*MATERIAL SHOWN*:
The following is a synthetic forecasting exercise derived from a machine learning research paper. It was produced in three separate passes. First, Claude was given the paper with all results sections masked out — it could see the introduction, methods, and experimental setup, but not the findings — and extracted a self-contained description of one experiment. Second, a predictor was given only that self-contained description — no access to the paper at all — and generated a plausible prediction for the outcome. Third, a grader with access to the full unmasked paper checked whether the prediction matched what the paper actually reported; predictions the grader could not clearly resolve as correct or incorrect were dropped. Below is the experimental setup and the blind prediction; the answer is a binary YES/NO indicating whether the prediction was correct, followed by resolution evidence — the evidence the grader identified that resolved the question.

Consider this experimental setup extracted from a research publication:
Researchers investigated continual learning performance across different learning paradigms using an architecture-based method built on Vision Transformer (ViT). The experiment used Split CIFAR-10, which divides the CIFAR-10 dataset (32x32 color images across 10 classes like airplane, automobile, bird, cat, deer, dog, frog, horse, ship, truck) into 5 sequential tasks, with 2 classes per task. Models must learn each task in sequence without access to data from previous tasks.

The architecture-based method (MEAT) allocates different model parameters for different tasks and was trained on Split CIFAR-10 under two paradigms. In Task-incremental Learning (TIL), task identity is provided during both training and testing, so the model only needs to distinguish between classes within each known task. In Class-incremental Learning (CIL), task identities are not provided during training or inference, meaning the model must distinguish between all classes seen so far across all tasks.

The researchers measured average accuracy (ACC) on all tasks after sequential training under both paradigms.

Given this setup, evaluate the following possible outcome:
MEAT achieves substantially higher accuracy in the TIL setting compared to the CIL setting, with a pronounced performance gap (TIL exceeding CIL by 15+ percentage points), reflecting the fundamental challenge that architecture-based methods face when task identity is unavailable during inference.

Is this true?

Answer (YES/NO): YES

*TASK TO COMPLETE*: Nothing should appear in the output except the lines from the one with "Given this setup, evaluate" through the end of the records above, copied exactly.

*WRITTEN ANSWER*:
Given this setup, evaluate the following possible outcome:
MEAT achieves substantially higher accuracy in the TIL setting compared to the CIL setting, with a pronounced performance gap (TIL exceeding CIL by 15+ percentage points), reflecting the fundamental challenge that architecture-based methods face when task identity is unavailable during inference.

Is this true?

Answer (YES/NO): YES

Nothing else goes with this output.